Jedenfalls merke ich an diesem ersten Singaben, dass mir etwas gefällt an dieser Singrunde. Es bildet sich eine schöne Gemeinschaft, ein schöner Klang, eine Stille und Schönheit des Augenblicks. Nach leichten Körperübungen darf jede/r Wünsche äußern. Es wird immer etwas gewünscht. Vielleicht ist es das klassische „The river is flowing“ oder jemand wünscht sich was mit dem Mond, weil heute Vollmond ist. Da bietet sich doch das wunderschöne deutsche Volkslied „Der Mond ist aufgegangen“ an. Es sind Heillieder, indianische Lieder, Mantren aus Tibet, Melodien aus Hawai. Es darf auch mal Plattdütsch sein. Als Norddeutsche finde ich das Klasse.
Was auch immer, wir singen an diesem Abend und in den nächsten drei Jahren mit Zoom oder in einem SchönebergerGarten, am Ende kehrt immer eine große Stille ein. Es ist alles gesagt, alles ist friedlich.
Das Denken hatte Pause. Die Sorgen hatten Pause. Singen ist in der Gegenwart sein pur. Mit anderen sich verbunden fühlen ohne irgendetwas voneinander zu wissen.
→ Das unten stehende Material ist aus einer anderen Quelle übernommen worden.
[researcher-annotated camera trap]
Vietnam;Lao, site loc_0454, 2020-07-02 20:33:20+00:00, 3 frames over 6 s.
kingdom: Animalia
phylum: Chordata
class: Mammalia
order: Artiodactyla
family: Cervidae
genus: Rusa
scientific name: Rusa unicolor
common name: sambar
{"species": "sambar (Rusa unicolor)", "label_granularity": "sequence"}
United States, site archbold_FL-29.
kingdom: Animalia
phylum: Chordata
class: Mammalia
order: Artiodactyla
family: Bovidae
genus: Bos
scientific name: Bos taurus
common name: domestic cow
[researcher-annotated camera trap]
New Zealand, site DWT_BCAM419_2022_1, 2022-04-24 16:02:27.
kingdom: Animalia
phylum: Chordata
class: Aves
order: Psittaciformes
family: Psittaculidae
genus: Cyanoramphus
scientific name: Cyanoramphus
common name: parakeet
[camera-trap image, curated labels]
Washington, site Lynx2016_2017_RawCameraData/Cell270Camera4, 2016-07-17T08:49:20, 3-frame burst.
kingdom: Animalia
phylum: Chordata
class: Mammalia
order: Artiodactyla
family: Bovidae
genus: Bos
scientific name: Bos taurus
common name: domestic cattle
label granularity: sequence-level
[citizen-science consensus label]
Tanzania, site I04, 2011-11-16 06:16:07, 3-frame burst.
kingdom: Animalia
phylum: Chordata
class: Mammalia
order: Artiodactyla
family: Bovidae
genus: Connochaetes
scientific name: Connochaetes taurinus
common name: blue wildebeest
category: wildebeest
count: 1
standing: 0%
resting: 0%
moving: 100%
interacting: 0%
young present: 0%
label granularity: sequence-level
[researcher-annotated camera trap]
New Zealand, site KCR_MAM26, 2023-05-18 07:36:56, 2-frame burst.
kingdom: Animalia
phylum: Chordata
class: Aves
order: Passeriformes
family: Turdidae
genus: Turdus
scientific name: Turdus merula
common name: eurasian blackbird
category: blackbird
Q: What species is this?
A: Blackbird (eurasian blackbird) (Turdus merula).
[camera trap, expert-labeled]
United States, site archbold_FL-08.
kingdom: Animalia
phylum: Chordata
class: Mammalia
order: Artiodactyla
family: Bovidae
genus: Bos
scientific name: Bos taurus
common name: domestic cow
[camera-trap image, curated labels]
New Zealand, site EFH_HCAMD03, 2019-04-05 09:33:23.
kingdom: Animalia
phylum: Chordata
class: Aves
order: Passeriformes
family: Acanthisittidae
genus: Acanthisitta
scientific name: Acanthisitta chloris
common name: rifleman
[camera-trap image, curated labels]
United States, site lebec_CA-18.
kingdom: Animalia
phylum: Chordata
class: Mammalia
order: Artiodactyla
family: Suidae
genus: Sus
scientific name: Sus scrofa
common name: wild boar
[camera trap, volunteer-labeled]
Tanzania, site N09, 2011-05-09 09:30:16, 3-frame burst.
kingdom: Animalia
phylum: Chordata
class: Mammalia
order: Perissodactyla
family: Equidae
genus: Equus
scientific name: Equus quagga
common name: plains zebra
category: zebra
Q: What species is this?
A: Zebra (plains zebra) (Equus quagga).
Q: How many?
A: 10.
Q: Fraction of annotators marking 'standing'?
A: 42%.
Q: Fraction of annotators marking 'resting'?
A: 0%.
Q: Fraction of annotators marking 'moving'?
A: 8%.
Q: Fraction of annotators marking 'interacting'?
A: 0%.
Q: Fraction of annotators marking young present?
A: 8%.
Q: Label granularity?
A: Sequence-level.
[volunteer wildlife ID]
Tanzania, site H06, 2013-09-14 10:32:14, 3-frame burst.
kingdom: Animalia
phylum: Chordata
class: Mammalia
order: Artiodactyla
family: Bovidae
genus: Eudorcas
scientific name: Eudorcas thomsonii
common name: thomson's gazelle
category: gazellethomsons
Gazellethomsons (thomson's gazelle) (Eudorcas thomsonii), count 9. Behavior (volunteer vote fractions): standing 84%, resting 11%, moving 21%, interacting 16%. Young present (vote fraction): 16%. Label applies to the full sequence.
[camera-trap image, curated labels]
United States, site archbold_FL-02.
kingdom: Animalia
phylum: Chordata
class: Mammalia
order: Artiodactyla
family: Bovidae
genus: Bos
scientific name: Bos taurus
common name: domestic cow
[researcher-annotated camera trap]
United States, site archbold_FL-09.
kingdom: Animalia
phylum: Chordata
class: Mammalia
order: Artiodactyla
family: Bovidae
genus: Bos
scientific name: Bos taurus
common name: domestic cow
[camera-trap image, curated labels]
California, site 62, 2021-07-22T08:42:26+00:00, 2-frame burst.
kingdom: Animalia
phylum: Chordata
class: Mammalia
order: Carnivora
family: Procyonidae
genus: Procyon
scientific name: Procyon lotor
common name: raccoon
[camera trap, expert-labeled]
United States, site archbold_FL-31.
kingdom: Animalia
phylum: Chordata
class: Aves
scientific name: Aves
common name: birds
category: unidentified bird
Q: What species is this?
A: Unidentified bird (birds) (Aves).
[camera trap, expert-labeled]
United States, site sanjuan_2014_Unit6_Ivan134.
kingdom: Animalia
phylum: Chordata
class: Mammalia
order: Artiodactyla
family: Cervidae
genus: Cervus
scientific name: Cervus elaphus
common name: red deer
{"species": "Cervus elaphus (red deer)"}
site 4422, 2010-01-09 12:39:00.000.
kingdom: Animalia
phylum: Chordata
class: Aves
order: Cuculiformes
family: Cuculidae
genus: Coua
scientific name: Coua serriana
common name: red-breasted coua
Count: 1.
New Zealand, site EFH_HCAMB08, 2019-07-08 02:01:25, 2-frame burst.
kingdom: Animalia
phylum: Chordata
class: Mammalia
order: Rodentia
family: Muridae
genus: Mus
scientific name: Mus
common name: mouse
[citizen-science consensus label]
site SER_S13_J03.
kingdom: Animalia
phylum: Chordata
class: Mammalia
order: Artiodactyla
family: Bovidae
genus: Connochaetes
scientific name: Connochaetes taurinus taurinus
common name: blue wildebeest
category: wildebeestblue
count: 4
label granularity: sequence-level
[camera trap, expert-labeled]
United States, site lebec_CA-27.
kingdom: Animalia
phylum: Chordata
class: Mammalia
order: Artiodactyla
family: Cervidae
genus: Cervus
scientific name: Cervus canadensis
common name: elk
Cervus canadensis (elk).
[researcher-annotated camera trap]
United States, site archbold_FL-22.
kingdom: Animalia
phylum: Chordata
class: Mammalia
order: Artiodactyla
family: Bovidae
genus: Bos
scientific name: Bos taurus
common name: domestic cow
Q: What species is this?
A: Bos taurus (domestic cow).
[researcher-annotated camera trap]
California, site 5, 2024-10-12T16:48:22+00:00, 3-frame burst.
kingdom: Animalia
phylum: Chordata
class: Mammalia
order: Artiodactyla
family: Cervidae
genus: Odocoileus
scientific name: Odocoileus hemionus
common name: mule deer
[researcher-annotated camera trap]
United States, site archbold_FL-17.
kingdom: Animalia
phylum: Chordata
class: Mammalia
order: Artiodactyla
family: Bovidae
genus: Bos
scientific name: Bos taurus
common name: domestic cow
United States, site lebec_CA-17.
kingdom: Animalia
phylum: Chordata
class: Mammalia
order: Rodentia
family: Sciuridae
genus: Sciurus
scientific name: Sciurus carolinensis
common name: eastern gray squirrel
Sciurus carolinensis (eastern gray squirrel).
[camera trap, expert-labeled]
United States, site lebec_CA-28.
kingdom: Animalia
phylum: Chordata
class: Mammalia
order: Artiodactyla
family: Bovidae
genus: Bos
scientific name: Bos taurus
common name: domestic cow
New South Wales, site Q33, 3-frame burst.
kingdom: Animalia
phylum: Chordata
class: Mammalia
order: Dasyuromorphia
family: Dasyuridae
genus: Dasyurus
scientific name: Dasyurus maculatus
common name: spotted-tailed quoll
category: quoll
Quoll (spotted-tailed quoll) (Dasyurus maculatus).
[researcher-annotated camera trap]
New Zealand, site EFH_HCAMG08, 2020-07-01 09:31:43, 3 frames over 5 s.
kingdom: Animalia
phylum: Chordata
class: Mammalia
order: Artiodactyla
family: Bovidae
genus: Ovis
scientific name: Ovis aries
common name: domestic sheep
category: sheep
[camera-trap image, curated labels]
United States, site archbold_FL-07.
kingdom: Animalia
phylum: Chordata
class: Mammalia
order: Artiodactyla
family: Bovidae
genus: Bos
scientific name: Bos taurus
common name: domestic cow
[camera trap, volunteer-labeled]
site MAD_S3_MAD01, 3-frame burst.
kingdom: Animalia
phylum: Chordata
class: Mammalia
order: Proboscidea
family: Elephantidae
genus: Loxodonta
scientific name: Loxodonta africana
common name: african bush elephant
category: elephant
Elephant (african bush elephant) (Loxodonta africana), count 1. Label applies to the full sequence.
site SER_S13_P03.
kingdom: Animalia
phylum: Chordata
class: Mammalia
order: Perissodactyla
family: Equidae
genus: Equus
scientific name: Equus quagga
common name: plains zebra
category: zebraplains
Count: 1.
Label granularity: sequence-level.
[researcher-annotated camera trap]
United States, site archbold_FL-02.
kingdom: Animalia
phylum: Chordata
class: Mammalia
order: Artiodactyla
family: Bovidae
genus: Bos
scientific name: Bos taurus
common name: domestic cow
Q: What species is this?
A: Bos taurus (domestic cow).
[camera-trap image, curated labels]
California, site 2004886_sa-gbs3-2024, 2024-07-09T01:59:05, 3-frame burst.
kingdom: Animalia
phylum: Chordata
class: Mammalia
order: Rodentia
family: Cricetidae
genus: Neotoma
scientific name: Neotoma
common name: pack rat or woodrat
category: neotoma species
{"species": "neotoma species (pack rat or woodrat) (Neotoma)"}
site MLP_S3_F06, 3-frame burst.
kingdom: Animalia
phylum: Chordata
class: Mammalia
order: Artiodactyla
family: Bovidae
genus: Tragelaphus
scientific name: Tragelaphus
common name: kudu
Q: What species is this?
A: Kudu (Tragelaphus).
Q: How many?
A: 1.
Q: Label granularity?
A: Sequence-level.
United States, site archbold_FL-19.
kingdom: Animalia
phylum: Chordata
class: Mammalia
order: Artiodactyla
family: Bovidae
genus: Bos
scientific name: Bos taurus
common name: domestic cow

Die Melodien und Texte sind einfach. Und schön. Zum Beispiel:
We rise we fall
In the end we are beyond it all
It’s raining this mercy
It’s raining with love
I am what I am
Singen ist eine große Einladung zu fühlen, sich zu verbinden und in der absoluten Gegenwart präsent zu sein. Singen bedeutet für mich: sich weiten in Zeit und Raum.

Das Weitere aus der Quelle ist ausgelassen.